Corporate - Other taxes

Last reviewed - 28 June 2021

Value-added tax (VAT)

With a few exceptions, VAT is applicable on deliveries (sales) of goods and services within Indonesia at a rate of 10%. VAT on export of goods is zero-rated, while the import of goods is subject to VAT at a rate of 10%. Zero-rated VAT is also applicable on exported services, but subject to an MoF limitation. The range of services subject to 0% VAT has been expanded as of 1 April 2019 as follows:

  • Services connected to movable goods utilised outside of the Customs Area that comprise:
    • toll manufacturing services
    • repair and maintenance services, and
    • freight forwarding services on export-oriented goods.
  • Services connected to immovable goods located outside of the Customs Area in the form of consultation services for construction.
  • Other services where the output is utilised outside of the Customs Area and utilisation is based on a request from an overseas recipient. These services comprise:
    • information and technology services
    • inter-connection, satellites, and/or data connectivity services
    • R&D services
    • the rental of aircraft and/or ships for international flight for shipping activities
    • trading services that assist in finding domestic sellers to procure goods for export purposes, and
    • certain consultation services, accounting services, financial audit services, and tax services, among others.

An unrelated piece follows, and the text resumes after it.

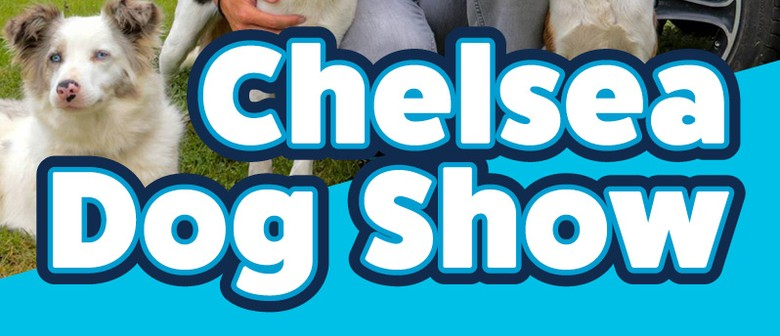 Chelsea Dog Show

Services performed within the Customs Area for customers outside of the Customs Area are considered as locally delivered and are therefore subject to the regular VAT rate of 10%. Inbound use or consumption of foreign services or intangible goods, with a few exceptions, is also subject to a self-assessed VAT at a rate of 10%.

Starting 1 July 2020, the utilisation of foreign intangible goods and services provided via e-commerce system to users in Indonesia’s Customs Area will be imposed with a VAT rate of 10%.

After the Omnibus Law entered into force on 2 November 2020, the delivery of taxable goods on consignment as well as inbreng (i.e. transfer of taxable goods for the purpose of capital deposit in lieu of shares) become non-VATable goods. On the contrary, coal products become VATable goods.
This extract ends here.